Another source of infallibility which might surprise you is the ‘sensus fidelium’ or the faith of the Catholic people. This means that the Catholic faithful can be a source of infallibility when there is a distinct universal and constant profession of a doctrine by the whole body of the faithful, and it must be believed without ambiguity. Pope Benedict XVI referred to it as a “supernatural instinct” for knowing what teachings ring with Catholic truth. This basically means that the Holy Spirit would not allow the whole of the Church faithful to hold to some doctrine when it is false or heretical. In recent years there have been abuses of this doctrine when people want to dissent from Church teaching. However, the Second Vatican Council taught that this Catholic instinct is “exercised under the guidance of the sacred teaching authority” to which the people of God show “faithful and respectful obedience” (Lumen gentium, 12).
This is a very complicated topic and I’ve only touched the surface of some of the main points. Books can be written on this and indeed many have been! But two thousand years ago, Truth Itself came to this earth and spoke through a physical human body like ours. That Truth is now living on the earth today and speaking to us through His Mystical Body – the Catholic Church. This is why we must be obedient to the Deposit of Faith because it is Christ speaking to us. When the Church formally condemns an error, it is Christ condemning it. When the Successor of Peter infallibly defines a doctrine, it is Christ telling us this is true. “He that hears you hears Me” (Luke 10:16). This is why there can be no changing of eternal truths to please the world. We must be like the salt of the earth to save souls (Matthew 5:13).

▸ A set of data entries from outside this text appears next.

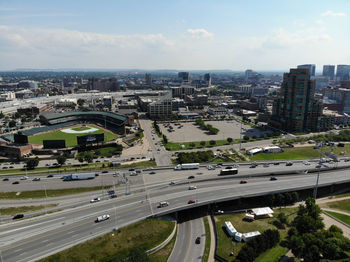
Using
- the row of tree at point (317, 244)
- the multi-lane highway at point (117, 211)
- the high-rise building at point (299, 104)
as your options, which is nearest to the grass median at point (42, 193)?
the multi-lane highway at point (117, 211)

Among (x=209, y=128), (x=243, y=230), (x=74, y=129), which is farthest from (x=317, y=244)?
(x=74, y=129)

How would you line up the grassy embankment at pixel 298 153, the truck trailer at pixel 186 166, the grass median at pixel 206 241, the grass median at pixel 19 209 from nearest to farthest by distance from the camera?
the grass median at pixel 206 241 → the grass median at pixel 19 209 → the truck trailer at pixel 186 166 → the grassy embankment at pixel 298 153

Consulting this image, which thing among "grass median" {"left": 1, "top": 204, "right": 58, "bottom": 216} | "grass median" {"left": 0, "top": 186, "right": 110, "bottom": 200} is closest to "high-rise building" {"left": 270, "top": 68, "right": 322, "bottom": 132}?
"grass median" {"left": 0, "top": 186, "right": 110, "bottom": 200}

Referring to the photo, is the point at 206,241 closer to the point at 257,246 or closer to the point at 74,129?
the point at 257,246

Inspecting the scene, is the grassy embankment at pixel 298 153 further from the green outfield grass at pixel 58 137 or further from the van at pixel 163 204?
the green outfield grass at pixel 58 137

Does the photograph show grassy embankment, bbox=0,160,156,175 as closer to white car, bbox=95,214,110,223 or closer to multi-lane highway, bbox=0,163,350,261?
multi-lane highway, bbox=0,163,350,261
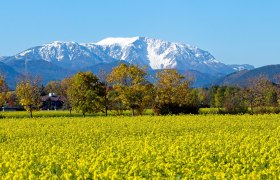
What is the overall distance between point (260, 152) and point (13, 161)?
829 centimetres

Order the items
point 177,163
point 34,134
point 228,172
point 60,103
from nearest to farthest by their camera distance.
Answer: point 228,172, point 177,163, point 34,134, point 60,103

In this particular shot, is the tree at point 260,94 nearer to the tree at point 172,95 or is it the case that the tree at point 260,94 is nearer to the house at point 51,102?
the tree at point 172,95

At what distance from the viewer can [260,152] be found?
60.5ft

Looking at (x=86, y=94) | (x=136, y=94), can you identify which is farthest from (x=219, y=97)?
(x=86, y=94)

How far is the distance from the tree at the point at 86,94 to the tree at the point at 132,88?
2.63 meters

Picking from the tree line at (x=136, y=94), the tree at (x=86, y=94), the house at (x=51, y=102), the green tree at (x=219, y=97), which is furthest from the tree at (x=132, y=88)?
the house at (x=51, y=102)

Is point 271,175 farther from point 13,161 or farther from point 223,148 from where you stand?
point 13,161

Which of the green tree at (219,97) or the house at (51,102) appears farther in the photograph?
the house at (51,102)

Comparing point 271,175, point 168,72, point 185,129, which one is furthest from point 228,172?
point 168,72

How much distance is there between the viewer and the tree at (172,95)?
225 feet

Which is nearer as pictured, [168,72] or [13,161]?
[13,161]

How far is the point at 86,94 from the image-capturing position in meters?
72.8

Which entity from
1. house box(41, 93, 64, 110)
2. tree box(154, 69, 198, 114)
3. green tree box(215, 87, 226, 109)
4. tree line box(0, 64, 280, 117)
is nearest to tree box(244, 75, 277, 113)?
green tree box(215, 87, 226, 109)

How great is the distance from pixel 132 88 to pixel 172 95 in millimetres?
7553
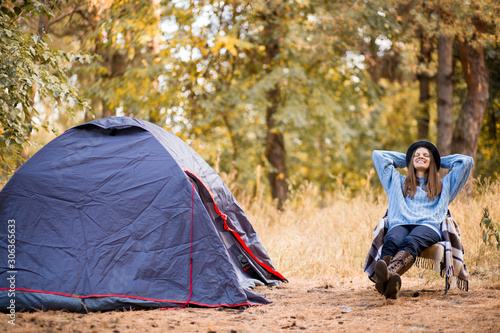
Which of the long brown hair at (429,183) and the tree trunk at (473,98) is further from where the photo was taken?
the tree trunk at (473,98)

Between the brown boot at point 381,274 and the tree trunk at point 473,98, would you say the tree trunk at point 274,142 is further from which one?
the brown boot at point 381,274

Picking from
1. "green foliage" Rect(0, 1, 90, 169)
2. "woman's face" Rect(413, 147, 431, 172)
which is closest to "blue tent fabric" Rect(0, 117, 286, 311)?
"green foliage" Rect(0, 1, 90, 169)

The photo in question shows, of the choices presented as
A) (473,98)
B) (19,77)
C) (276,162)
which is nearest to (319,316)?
(19,77)

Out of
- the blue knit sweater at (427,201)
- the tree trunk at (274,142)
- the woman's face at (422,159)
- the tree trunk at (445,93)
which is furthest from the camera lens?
the tree trunk at (274,142)

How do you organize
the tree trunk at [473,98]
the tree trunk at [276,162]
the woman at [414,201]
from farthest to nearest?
the tree trunk at [276,162] → the tree trunk at [473,98] → the woman at [414,201]

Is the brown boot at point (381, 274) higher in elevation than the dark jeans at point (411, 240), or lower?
lower

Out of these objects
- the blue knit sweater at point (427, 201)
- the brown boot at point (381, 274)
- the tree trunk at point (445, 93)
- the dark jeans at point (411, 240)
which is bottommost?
the brown boot at point (381, 274)

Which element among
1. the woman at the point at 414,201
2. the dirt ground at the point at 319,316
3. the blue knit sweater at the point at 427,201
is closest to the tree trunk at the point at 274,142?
the woman at the point at 414,201

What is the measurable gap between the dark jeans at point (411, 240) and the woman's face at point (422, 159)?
0.60m

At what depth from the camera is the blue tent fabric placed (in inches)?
139

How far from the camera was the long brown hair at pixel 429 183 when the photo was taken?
13.1ft

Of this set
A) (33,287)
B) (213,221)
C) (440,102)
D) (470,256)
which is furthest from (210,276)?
(440,102)

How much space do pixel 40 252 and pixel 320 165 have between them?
1352 centimetres

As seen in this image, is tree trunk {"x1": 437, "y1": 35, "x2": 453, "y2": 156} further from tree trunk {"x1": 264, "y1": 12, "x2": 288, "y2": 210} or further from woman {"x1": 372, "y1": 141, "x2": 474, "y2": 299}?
woman {"x1": 372, "y1": 141, "x2": 474, "y2": 299}
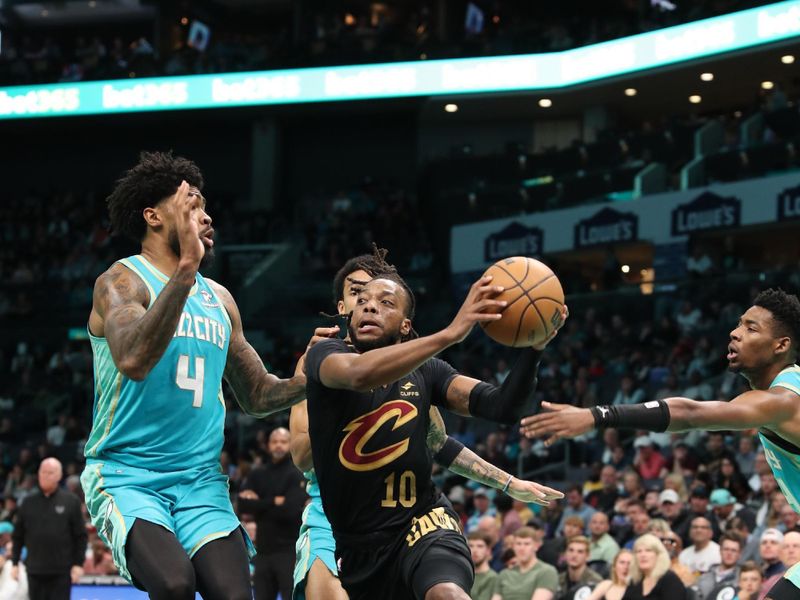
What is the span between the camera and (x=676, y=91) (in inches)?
1212

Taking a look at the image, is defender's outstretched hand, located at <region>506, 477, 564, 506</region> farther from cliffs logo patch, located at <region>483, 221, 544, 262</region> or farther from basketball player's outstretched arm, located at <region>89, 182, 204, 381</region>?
cliffs logo patch, located at <region>483, 221, 544, 262</region>

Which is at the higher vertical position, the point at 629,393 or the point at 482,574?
the point at 629,393

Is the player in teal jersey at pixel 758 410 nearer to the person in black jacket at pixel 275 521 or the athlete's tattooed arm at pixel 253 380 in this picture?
the athlete's tattooed arm at pixel 253 380

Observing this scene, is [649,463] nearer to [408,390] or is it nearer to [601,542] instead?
[601,542]

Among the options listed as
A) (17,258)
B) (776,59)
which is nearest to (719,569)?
(776,59)

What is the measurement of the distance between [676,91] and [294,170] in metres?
10.7

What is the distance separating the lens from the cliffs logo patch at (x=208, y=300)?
5.82 m

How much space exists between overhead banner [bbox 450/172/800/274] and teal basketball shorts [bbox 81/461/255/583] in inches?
762

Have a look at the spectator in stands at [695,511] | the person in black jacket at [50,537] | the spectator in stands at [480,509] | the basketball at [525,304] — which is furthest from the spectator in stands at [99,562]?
the basketball at [525,304]

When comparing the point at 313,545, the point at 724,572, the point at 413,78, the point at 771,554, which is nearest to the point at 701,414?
the point at 313,545

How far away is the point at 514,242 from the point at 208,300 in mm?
21686

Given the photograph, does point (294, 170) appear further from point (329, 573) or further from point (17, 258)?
point (329, 573)

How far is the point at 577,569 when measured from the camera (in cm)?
1202

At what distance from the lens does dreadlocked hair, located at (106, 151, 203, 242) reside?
5.88 m
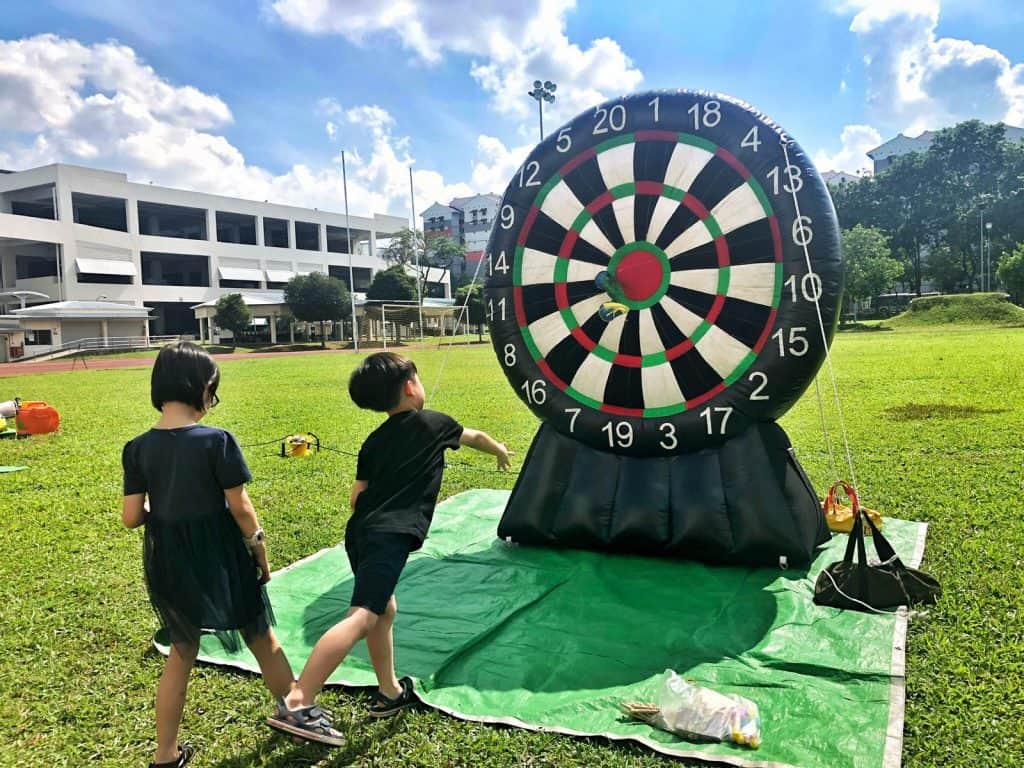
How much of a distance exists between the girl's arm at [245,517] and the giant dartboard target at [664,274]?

I will conclude with the words of the great Venerable Archbishop Fulton Sheen (1895-1979):
“Some there are who hate Truth and nail Him to a cross; some there are who half believe in Truth like Pilate, who turned his back upon Him; some there are who love Truth like Peter, and die like the Master died. And from that day to this – it is Divine Truth that makes the difference. It is the Divine Truth that makes the Church the stumbling-block of the sceptics, the scandal of the half-hearted, the reproach of the ignorant. But no one escapes Her, for they realise She stands in a drab civilisation as the only rock of security and Truth.”
Happy Feast and may God bless you all.